The name is a harbor reference. In the Odyssey, Calypso keeps the island where the voyager finds haven; the name is the Greek word for "to conceal," which the project keeps but turns around. HARBOR is that haven for the ChRIS operator, and CALYPSO is the keeper at its edge — the layer between you and the open water: the Collection+JSON sprawl, the complexity of a federated backend. What CALYPSO conceals is the friction, never the outcome. A harbor shelters without holding: the work is left as materialized, verifiable state, yours to leave and return to — CALYPSO the harbor you pass through, never the ground you stand on.

What this package is

CALYPSO hosts the chell engine behind a session daemon and serves it to surfaces over a WebSocket: the CLI today, a web console next, each rendering the same session. Because the engine is separable from its display (see stage one), it can run where the data must stay — inside a spoke's trust boundary — while an operator drives it over a thin client.

This first slice is the wire contract: the typed protocol schemas and boundary validation every message crosses. The daemon, the session bus, and the remote client build on it.

The wire contract

The contract is defined as zod schemas — the single source of truth, from which the message types are inferred and against which every message is validated at the boundary.

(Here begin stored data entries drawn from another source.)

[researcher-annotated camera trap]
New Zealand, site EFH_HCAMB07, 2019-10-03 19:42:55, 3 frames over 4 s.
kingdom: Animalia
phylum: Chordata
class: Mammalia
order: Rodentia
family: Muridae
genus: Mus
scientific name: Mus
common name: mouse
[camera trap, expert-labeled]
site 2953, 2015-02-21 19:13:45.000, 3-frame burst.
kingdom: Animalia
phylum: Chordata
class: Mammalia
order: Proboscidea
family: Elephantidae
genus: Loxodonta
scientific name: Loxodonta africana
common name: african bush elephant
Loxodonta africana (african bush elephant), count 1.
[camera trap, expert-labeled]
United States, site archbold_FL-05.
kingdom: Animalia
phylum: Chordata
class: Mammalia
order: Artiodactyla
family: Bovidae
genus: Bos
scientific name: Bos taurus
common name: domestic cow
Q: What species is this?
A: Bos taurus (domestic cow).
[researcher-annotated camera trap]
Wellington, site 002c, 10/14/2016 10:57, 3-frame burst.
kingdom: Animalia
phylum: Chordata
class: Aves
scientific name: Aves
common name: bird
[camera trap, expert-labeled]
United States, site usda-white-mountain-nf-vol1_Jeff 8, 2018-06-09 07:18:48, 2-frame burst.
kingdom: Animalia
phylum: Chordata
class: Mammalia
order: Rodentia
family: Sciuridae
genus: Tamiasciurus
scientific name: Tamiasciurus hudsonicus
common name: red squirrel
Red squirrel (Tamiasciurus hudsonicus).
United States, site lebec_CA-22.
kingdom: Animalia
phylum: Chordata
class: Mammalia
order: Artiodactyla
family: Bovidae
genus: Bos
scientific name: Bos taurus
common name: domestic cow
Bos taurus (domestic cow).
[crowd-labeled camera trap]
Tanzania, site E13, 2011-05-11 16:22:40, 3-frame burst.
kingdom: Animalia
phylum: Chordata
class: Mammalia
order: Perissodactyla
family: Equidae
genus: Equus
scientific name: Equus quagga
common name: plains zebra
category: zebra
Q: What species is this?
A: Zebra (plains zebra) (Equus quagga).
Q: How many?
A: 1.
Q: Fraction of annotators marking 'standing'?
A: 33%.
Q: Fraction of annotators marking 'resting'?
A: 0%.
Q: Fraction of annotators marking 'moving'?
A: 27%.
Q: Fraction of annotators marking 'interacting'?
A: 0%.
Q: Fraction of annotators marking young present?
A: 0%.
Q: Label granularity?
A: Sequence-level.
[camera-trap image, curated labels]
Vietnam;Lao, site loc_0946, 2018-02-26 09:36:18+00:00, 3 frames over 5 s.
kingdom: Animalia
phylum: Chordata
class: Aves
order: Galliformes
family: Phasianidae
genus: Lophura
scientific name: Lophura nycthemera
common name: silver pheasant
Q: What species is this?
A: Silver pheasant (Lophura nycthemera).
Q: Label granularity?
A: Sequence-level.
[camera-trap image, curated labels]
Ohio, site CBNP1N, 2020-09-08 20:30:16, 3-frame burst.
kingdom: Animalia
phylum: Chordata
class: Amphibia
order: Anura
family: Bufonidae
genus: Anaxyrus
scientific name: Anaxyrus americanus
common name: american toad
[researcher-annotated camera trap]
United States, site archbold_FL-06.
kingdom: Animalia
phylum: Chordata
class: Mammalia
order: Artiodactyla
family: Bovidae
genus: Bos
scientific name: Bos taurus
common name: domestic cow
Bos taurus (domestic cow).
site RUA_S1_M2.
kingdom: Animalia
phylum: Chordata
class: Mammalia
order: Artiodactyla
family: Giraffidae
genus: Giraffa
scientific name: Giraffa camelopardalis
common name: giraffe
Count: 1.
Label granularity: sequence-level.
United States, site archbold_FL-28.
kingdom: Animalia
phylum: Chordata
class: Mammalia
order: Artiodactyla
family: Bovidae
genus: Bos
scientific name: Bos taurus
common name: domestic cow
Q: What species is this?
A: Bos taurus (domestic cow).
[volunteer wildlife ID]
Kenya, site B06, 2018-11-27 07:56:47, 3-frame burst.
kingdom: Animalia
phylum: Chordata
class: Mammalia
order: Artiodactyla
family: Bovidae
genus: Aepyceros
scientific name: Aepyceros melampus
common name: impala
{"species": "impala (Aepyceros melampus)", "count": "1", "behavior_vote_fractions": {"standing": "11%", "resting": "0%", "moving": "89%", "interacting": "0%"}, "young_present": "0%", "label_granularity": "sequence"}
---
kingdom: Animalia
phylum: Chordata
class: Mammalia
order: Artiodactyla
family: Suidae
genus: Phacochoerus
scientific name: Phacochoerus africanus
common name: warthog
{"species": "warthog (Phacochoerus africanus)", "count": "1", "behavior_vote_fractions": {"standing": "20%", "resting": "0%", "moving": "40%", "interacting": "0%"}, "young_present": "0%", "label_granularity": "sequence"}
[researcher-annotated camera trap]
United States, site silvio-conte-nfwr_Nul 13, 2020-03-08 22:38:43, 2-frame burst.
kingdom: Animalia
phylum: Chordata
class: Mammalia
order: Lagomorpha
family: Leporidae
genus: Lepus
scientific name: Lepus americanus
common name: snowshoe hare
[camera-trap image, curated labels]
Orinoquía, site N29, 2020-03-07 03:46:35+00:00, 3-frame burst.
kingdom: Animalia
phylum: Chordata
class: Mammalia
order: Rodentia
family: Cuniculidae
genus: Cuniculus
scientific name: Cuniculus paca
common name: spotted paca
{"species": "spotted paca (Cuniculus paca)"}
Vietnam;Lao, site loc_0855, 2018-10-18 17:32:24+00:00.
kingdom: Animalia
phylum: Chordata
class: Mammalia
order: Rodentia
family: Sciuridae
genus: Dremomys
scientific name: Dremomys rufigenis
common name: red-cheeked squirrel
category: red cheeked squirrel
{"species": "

  • Messages (two direction-keyed unions):
    • surface → daemon: attach {protocolVersion, token, session?}, execute {id, line}, complete {id, prefix}
    • daemon → surface: attached, result {id, envelopes}, complete {id, prefix, candidates}, output {id, channel, chunk}, session {surface, envelope}, error
  • Envelope — the commandEnvelopeSchema validates cumin's CommandEnvelope on the wire; a compile-time guard keeps the schema in step with cumin's type so the published contract can never silently drift from what the code produces.
  • Boundary validation — structural violations are rejected; unknown additive fields are tolerated, so a daemon accepts extensions from a newer minor without understanding them. Parsing never throws.
  • Versioning — the contract version (CONTRACT_VERSION) is carried in the attach handshake and refused on mismatch; within a major, changes are additive only.
import { clientMessage_fromJson, attach_parse, type ClientMessage } from '@fnndsc/calypso';

const parsed = clientMessage_fromJson(rawSocketText);
if (!parsed.ok) socket.send({ type: 'error', reason: parsed.error });

Status

Design-in-progress, not shipped. The full design — daemon, session bus, remote client, and the eventual natural-language intent layer that only ever proposes commands the deterministic shell validates and runs — is in docs/calypso.adoc (the staged plan) and docs/surfaces.adoc.